En présence de l’auteur : Mickaël Peoc’h

Avec les interventions de Brendan Cloitre et de Catherine Le Touzo.

Argument :

Le livre Solutions élégantes à la psychose, de Mickaël Peoc’h, se présente comme une invitation à considérer les modalités par lesquelles un sujet psychotique peut parvenir à une stabilisation, à élaborer une suppléance, une solution sinthomatique, lui permettant de se tenir dans l’existence. Il s’intéresse à la manière dont le sujet réussit à habiter élégamment le langage et à se construire un corps, ce qui permet un certain arrimage à la vie et au lien social. Il n’y a pas de solutions universelles à la psychose, mais seulement des solutions uniques, qu’elles soient fragiles et transitoires ou, au contraire, solides et durables. En affirmant qu’il n’existe ni petites ni grandes trouvailles, que toutes méritent d’être reconnues et soutenues, cette contribution « restitue la dignité des solutions, sans présager de leur valeur ». Cette position refuse un regard déficitaire sur la psychose et engage une éthique clinique, où le clinicien se laisse enseigner par ce que le sujet invente.

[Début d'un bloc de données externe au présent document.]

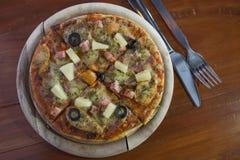 Der selbst gemachte Pizzateig Lizenzfreie Stockfotografie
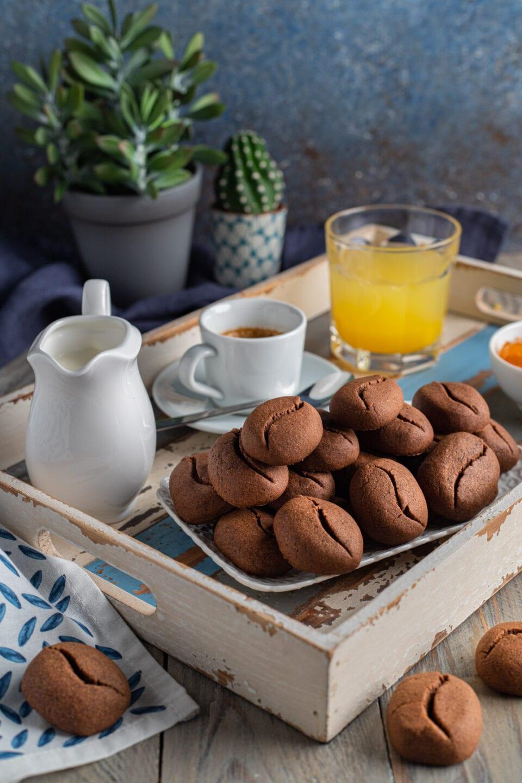 vassoio con biscotti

Cet ouvrage contribue ainsi à inscrire la clinique psychanalytique contemporaine dans une logique respectueuse des singularités, tout en ouvrant des perspectives pour penser l’accompagnement au quotidien des sujets psychotiques.
Lors de cet après-midi, nous converserons avec Mickaël Peoc’h, à partir des interventions de Brendan Cloitre et Catherine Le Touzo.

Deborah Allio

Écho

Retour sur les « Solutions élégantes à la psychose »
Deborah Allio

Nous avons été particulièrement sensibles à l’orientation défendue le 14 mars dernier, lors d’un après-midi d’échanges à Lorient avec notre collègue de l’ACF Mickaël Peoc’h, enseignant-chercheur à Rennes 2, venu présenter son ouvrage, Solutions élégantes à la psychose, qui restitue : « la dignité des solutions, sans présager de leur valeur ». Cette position est essentielle, à la fois sur le plan éthique et sur le plan clinique. Il n’y a que des solutions singulières, et toutes méritent d’être reconnues et soutenues, qu’elles soient fragiles et transitoires ou, au contraire, solides et durables.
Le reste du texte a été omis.